Dia akan mampu mengalahkan Ruphas.
Maka
Dewi mengangkat dagunya lebih jauh untuk memaksakan keselamatan padanya.
“Aku perintahkan kamu. Tolak dia jika Kamu ingin
melakukannya. "
Kemudian,
bentuk dominasi berbeda yang sudah ada di dalam Sei terputus, memungkinkan Sei
untuk mendorong tangan Dewi pergi. Ketika Sei dengan cepat berbalik, dia
melihat Ruphas. Ini adalah pemandangan pikiran Sei, jadi Ruphas seharusnya
tidak ada di sini. Namun, dia sudah menyelipkan dominasinya ke Sei. Tentu, itu
bukan untuk mengendalikannya. Itu untuk melindunginya agar tidak dikendalikan
oleh orang lain.
“Apa— !? Ru — Ruphas !? Mengapa kamu di
sini…?"
“Hmm.
Kupikir hal seperti ini akan terjadi, Alovenus. Seperti yang diharapkan, kamu
mencoba untuk memaksakan kekuatanmu padanya… Sayang sekali, ya? ”

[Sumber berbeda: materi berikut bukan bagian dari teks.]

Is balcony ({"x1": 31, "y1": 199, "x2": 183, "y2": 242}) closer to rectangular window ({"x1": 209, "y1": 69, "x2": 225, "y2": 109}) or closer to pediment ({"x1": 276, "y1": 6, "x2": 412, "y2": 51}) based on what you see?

“Tu — Tunggu sebentar. Jangan bilang kalau kamu…
menggunakannya tanpa izinnya? ”
Ruphas
telah menggunakannya sebelum Sei masuk ke dalam Bahtera. Saat dia menepuk
bahunya, dia telah mengaktifkan sebuah skill.
Nama
dari skill itu adalah Capture. Itu adalah keterampilan dasar penjinak monster.

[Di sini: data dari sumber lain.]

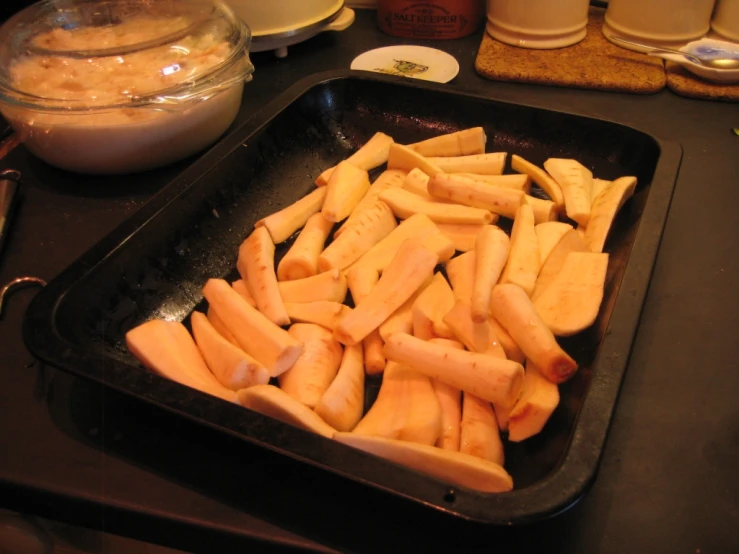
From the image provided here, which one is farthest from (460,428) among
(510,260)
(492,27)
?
(492,27)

Itu akan menangkap target dan meletakkannya di bawah kendali penjinak. Terbukti
dari fakta bahwa dia telah menggunakannya untuk menangkap Parthenos, itu
bukanlah keterampilan yang hanya terbatas pada binatang sihir. Jika diinginkan,
itu bisa digunakan untuk menangkap manusia.
“Aku
telah menangkap pemuda bernama Sei ini. Kamu tidak bisa menyentuhnya kecuali
kamu mengalahkanku dulu. ”
“Apa metode yang tidak ortodoks ini !?”
Dalam
mindscape Sei, aspek Dewi berteriak kesedihan seperti roh pohon. Pada saat yang
sama, semua poin pengalaman (mana) yang menuju ke arah Sei berubah arah dan
bergegas menuju Ruphas.
Pahlawan
telah menolak naskah, oleh karena itu ceritanya tidak berlaku lagi.
Tirai
telah diturunkan.
Catatan Penulis
Meskipun dia mencoba menangkap
apa yang menjadi milik orang lain, dia tetap menuduh orang lain tidak ortodoks
ketika orang lain melakukan hal yang sama.
Catatan Penerjemah
Judul chapter ini sepertinya
mengacu pada Poké Ball, yang digunakan untuk menangkap monster di Pokémon. Jika
Sei telah menerima Dewi, aku membayangkan dia akan menjadi Shazam!